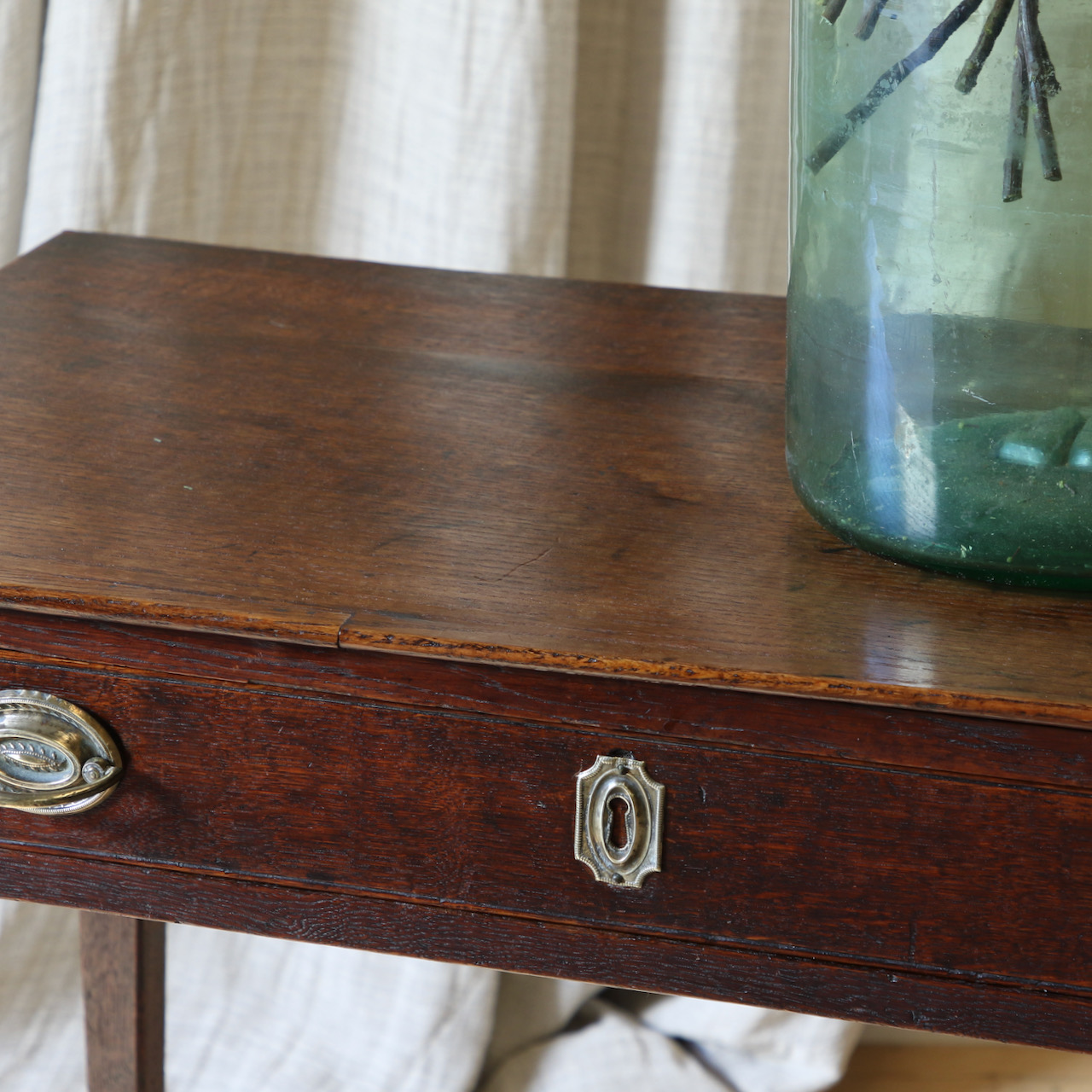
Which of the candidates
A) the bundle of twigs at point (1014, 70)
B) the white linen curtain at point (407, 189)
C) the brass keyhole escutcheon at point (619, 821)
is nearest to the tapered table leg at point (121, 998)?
the white linen curtain at point (407, 189)

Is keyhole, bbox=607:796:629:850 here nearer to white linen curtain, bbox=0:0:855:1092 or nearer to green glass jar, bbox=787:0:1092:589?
green glass jar, bbox=787:0:1092:589

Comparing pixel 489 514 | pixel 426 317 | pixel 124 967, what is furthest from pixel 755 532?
pixel 124 967

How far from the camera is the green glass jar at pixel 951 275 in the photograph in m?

━━━━━━━━

→ TASK OBJECTIVE
Copy out the lines starting at the one containing "Is keyhole, bbox=607:796:629:850" and ending with the last line of the entries. Include nothing else.

→ ANSWER TO THE TASK
Is keyhole, bbox=607:796:629:850 here nearer to white linen curtain, bbox=0:0:855:1092 or nearer to green glass jar, bbox=787:0:1092:589?
green glass jar, bbox=787:0:1092:589

Comparing pixel 489 514 | pixel 426 317 | pixel 124 967, what is furthest from pixel 755 532?
pixel 124 967

How far from the camera is the green glass jar at pixel 951 275 in the photograph in m?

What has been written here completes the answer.